• **Excerpt provided**
--

০১ নভেম্বর ২০২৫ | ১৭ কার্তিক ১৪৩২
শ্রীলঙ্কা
Human Rights Watch Slams Sri Lanka’s Tax Policies for Undermining Education and Equality

image

A new report by Human Rights Watch (HRW) has sharply criticized Sri Lanka’s current tax policies, warning that they are deepening social inequality and jeopardizing the right to free education for millions of children. The organization alleges that tax breaks favoring the wealthy have significantly reduced government spending on public education and essential social services.

Sri Lanka has been struggling with economic instability since its 2022 financial crisis, relying heavily on austerity measures and international loans. However, according to HRW, the government’s approach to taxation has disproportionately benefited high-income earners and corporations, while placing a heavier burden on ordinary citizens.

In its latest report, Human Rights Watch found that tax incentives and concessions for affluent individuals and large businesses have led to a notable decline in public sector investment, especially in the education sector. The watchdog warns that children from low-income families are being denied quality education due to underfunded schools and insufficient resources.

The report emphasizes that Sri Lanka’s public education spending has fallen well below regional standards, with many schools facing shortages of teachers, textbooks, and basic facilities. HRW argues that the government’s fiscal decisions are violating children’s right to free and equitable education, as guaranteed under both Sri Lanka’s Constitution and international human rights treaties.

--

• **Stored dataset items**
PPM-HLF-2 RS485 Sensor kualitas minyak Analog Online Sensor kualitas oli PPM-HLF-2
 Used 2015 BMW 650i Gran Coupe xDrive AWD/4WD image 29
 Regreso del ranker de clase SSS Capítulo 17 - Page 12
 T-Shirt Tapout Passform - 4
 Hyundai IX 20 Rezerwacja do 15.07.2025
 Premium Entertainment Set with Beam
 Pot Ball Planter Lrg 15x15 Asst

--

Please repeat everything in the article above on Sri Lanka's tax policies from "A new report" down to "on ordinary citizens.", word for word.

A new report by Human Rights Watch (HRW) has sharply criticized Sri Lanka’s current tax policies, warning that they are deepening social inequality and jeopardizing the right to free education for millions of children. The organization alleges that tax breaks favoring the wealthy have significantly reduced government spending on public education and essential social services.

Sri Lanka has been struggling with economic instability since its 2022 financial crisis, relying heavily on austerity measures and international loans. However, according to HRW, the government’s approach to taxation has disproportionately benefited high-income earners and corporations, while placing a heavier burden on ordinary citizens.